- What is being asked: The records below are to be reproduced exactly, and no picture should appear in the copy.

- Given data:
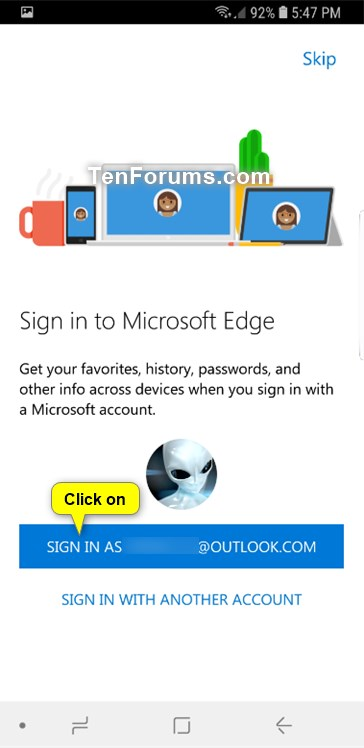 Send Webpage in Microsoft Edge from Android Phone to Windows 10 PC-microsoft_edge_android-3.jpg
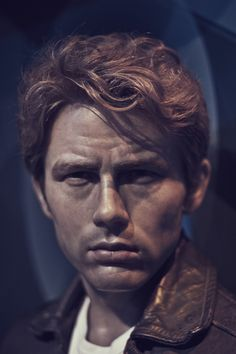 Madame Tussauds Series · James Dean (What is it with James Dean? Another awful one. Looks more like a broken down Tom Cruise. 2 at best)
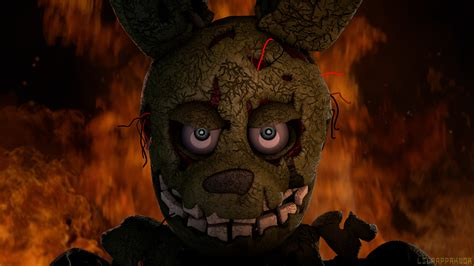 Hes Standing1080p Fnaf Sfm By Lilpappaknox On Deviantart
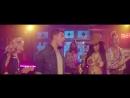DNCE feat. Nicki Minaj - Kissing Strangers Official Video HD _ Music Planet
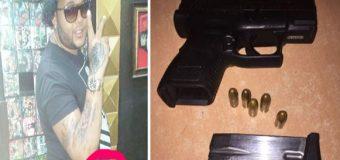 """Piratero de CD """"La Melma"""" apunta con arma de fuego ilegal a empresario artístico"""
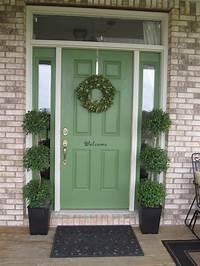 pictures of front doors Front Door Planter Ideas : 36 Plants for Front Door Entrance | Homeoholic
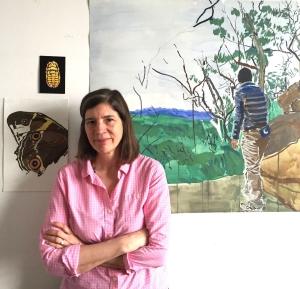 Jayne Holsinger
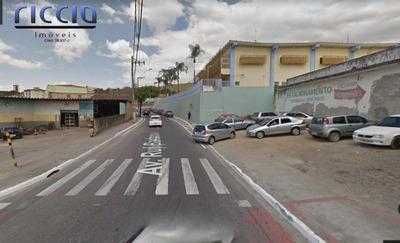 Terreno Comercial 1.800 M2, Alto Da Ponte - 12769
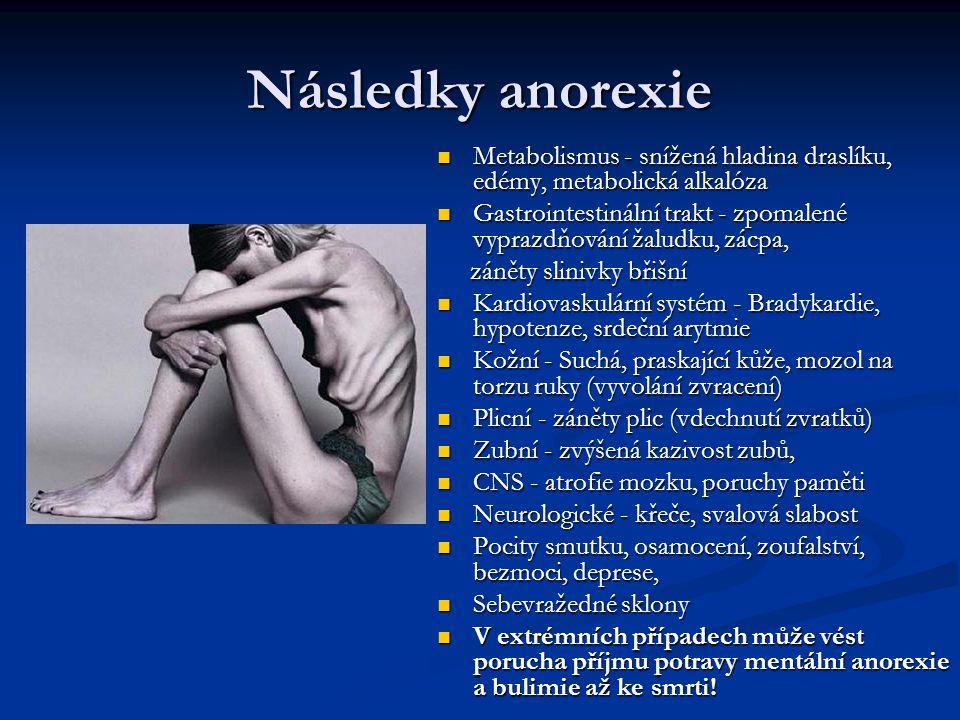 Následky anorexie Metabolismus - snížená hladina draslíku, edémy, metabolická alkalóza Gastrointestinální trakt - zpomalené vyprazdňování žaludku, zác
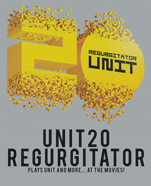 Regurgitator UNIT20… At The Movies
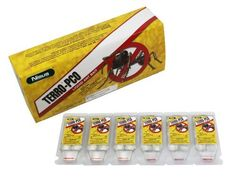 Ant Killer: Liquid Ant Bait Station - Pack of 6 - Terro-PCO by Terro. $9.90. Same ant control traps used by Professionals and Exterminators.. Higher active ingredient than other Terro and ant bait products - 5% vs. 2%. For use in:  Homes, Hospitals, Restaurants, Apartments, Grocery Stores, Institutional Buildings, Schools, Cafeterias, Warehouses and more.   Pet safe:  Yes.. Target pests:  Argentine ants, Ghost ants, Cornfield ants, Pavement ants, Acrobat ants,...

- Written reply:
 Send Webpage in Microsoft Edge from Android Phone to Windows 10 PC-microsoft_edge_android-3.jpg
 Madame Tussauds Series · James Dean (What is it with James Dean? Another awful one. Looks more like a broken down Tom Cruise. 2 at best)
 Hes Standing1080p Fnaf Sfm By Lilpappaknox On Deviantart
DNCE feat. Nicki Minaj - Kissing Strangers Official Video HD _ Music Planet
 """Piratero de CD """"La Melma"""" apunta con arma de fuego ilegal a empresario artístico"""
 pictures of front doors Front Door Planter Ideas : 36 Plants for Front Door Entrance | Homeoholic
 Jayne Holsinger
 Terreno Comercial 1.800 M2, Alto Da Ponte - 12769
 Následky anorexie Metabolismus - snížená hladina draslíku, edémy, metabolická alkalóza Gastrointestinální trakt - zpomalené vyprazdňování žaludku, zác
 Regurgitator UNIT20… At The Movies
 Ant Killer: Liquid Ant Bait Station - Pack of 6 - Terro-PCO by Terro. $9.90. Same ant control traps used by Professionals and Exterminators.. Higher active ingredient than other Terro and ant bait products - 5% vs. 2%. For use in:  Homes, Hospitals, Restaurants, Apartments, Grocery Stores, Institutional Buildings, Schools, Cafeterias, Warehouses and more.   Pet safe:  Yes.. Target pests:  Argentine ants, Ghost ants, Cornfield ants, Pavement ants, Acrobat ants,...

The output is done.